- Jean Blairon,
directeur de l'asbl RTA
Le territoire et ses acteurs, sources de connaissances
Jean Blairon, docteur en philosophie et lettres, est directeur de l'asbl R.T.A. Cette association a été créée en 1973 par les mouvements ouvriers namurois afin de favoriser la démocratie culturelle par l'expression des publics populaires dans les médias émergents. Il intervient régulièrement sur la question du développement territorial et du rôle de la culture auprès des professionnels et des chercheurs du secteur.
Salut & Fraternité : Qu'est-ce qu'un « territoire apprenant » ?
Jean Blairon : Selon ma définition, un territoire apprenant est un espace qui repose sur ses acteurs pour se développer. C'est un environnement réflexif qui permet aux participants, dans le contexte de rencontres, de connexions et d'expériences, de se laisser éduquer par le territoire et par les autres. Dans cette logique, l'ensemble des acteurs doivent avoir accès à la parole et aux échanges. La connaissance collective de l'entité territoriale passe par la mobilisation de toutes les personnes potentiellement concernées par une question.
(…) un territoire apprenant (…) est un environnement réflexif qui permet aux participants, dans le contexte de rencontres, de connexions et d'expériences, de se laisser éduquer par le territoire et par les autres.
On ne se contente donc pas ici de l'état des choses ou des états des lieux mais on essaie de voir des éléments moins visibles : les dominations peu apparentes et les potentialités inexploitées du territoire. On n'apprend pas uniquement pour le plaisir d'apprendre. On le fait également pour se développer, pour mieux vivre et pour mieux fonctionner.
S&F : C'est une nouvelle façon d'aborder l'éducation populaire ?
J.B. : Lorsque je m'étais intéressé dans un autre contexte au travail de rue, j'avais intitulé mon premier article « La rue éducatrice ». Avant d'envisager les gens qui vivent dans la rue comme un problème, il faut poser la fréquentation de l'espace public comme ayant des effets sur nous. On peut donc considérer qu'elle est éducatrice puisque le rapport au territoire nous apprend des choses sur l'existence et les groupes que nous côtoyons. Ce qui est important, c'est la vision collective de la question. L'enjeu aujourd'hui est de faire une place à l'éducation non formelle.
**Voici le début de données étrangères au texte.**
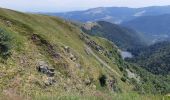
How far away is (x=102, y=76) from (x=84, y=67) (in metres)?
7.55

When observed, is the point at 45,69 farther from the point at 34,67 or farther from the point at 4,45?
the point at 4,45

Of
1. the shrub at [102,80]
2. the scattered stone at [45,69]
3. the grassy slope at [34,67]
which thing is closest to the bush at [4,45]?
the grassy slope at [34,67]

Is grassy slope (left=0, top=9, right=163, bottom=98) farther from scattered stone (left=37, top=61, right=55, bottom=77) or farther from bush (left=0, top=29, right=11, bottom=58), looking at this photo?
bush (left=0, top=29, right=11, bottom=58)

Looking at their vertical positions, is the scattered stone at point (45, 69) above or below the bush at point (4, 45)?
below

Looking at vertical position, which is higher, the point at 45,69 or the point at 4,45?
the point at 4,45

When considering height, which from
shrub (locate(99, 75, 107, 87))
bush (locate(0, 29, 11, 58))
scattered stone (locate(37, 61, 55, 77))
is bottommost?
shrub (locate(99, 75, 107, 87))

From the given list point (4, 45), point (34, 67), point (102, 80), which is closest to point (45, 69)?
point (34, 67)

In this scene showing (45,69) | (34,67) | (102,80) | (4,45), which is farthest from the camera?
(102,80)

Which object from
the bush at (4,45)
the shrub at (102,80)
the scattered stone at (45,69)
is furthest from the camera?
the shrub at (102,80)

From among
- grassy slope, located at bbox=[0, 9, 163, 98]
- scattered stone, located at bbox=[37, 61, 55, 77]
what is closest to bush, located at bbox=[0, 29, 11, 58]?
grassy slope, located at bbox=[0, 9, 163, 98]

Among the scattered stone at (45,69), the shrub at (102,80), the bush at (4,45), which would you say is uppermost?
the bush at (4,45)

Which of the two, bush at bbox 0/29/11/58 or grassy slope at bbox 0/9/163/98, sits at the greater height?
bush at bbox 0/29/11/58

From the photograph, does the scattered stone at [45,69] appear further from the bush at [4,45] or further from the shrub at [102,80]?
the shrub at [102,80]

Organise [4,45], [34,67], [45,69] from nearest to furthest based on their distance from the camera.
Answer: [4,45], [34,67], [45,69]
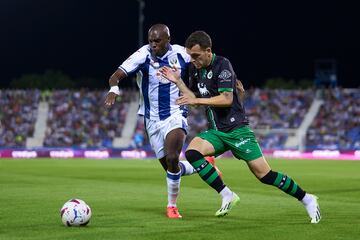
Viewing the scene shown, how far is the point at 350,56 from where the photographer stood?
9412 centimetres

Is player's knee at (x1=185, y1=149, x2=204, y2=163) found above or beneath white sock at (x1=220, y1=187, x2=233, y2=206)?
above

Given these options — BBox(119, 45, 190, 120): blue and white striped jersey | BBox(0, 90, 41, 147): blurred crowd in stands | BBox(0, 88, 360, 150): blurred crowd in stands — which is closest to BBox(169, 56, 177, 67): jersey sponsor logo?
BBox(119, 45, 190, 120): blue and white striped jersey

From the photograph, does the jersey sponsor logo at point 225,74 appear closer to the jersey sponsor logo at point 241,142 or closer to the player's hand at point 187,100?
the player's hand at point 187,100

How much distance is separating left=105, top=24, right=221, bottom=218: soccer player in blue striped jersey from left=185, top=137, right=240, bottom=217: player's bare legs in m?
0.58

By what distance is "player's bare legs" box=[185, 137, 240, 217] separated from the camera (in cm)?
974

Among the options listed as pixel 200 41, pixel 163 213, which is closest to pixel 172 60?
pixel 200 41

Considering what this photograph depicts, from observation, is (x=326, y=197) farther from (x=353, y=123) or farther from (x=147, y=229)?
(x=353, y=123)

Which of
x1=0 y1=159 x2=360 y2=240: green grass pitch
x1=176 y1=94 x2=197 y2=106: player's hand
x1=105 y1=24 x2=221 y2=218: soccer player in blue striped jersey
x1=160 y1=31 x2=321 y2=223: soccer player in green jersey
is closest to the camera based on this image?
x1=0 y1=159 x2=360 y2=240: green grass pitch

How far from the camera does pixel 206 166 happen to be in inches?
388

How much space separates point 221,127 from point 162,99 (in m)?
1.27

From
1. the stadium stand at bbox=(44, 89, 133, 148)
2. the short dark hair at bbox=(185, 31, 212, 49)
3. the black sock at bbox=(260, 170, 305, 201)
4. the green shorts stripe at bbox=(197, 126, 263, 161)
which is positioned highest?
the short dark hair at bbox=(185, 31, 212, 49)

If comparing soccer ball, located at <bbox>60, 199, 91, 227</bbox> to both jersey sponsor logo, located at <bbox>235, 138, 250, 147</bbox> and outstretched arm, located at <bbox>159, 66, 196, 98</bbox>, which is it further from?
jersey sponsor logo, located at <bbox>235, 138, 250, 147</bbox>

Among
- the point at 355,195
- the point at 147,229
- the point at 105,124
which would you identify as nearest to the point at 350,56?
the point at 105,124

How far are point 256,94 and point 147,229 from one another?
4249 centimetres
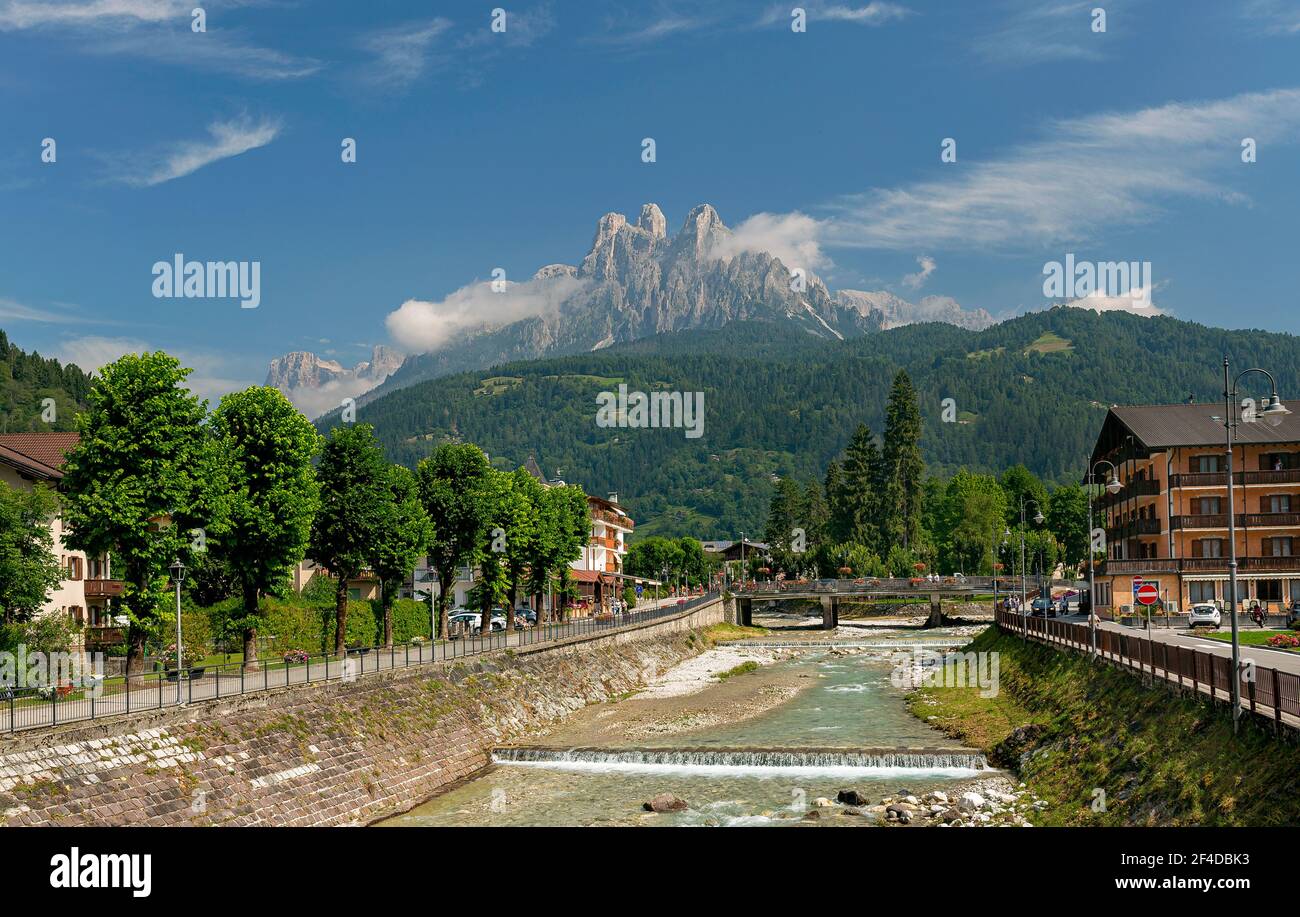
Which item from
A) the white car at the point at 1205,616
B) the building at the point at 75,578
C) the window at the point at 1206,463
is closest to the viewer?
the building at the point at 75,578

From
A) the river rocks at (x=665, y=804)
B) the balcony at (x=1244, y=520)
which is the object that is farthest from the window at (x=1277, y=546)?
the river rocks at (x=665, y=804)

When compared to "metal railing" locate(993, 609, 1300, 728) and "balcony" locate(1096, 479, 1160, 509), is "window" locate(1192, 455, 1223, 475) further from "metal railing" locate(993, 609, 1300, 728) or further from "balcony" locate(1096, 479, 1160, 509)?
"metal railing" locate(993, 609, 1300, 728)

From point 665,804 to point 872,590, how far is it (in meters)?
114

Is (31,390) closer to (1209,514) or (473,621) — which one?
(473,621)

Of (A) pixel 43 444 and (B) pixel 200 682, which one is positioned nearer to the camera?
(B) pixel 200 682

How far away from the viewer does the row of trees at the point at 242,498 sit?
43.5 meters

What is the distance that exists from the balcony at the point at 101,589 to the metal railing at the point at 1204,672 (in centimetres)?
5849

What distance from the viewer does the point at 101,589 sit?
69188 mm

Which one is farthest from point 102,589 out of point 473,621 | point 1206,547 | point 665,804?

S&F : En pratique, qu'est-ce que cela donne ?
J.B. : L'exemple du Miroir vagabond1 à Hotton est excellent. Il s'agit d'une démarche impliquant tous les acteurs d'un territoire. Créée au départ sous la forme d'une maison de quartier, cette association a rapidement mis en place une dynamique où le social et le culturel participent au développement local. Aujourd'hui, au travers de ses formations, de ses animations et de ses actions d'éducation permanente, l'association nourrit une dynamique locale où chacun a des occasions de développer ses propres regards sur le monde. Ces derniers sont organisés et amenés à se féconder les uns les autres. C'est une démarche quotidienne désectorialisée qui est à mon sens remarquable.
Le développement du capital culturel des groupes et des populations me paraît significativement important pour la société. Dans cette optique, des ressources subjectives, à savoir des connaissances, de la créativité, de l'invention, de la confiance, sont nécessaires. L'économie marchande, la sphère politique et la cohésion sociale en ont le plus grand besoin.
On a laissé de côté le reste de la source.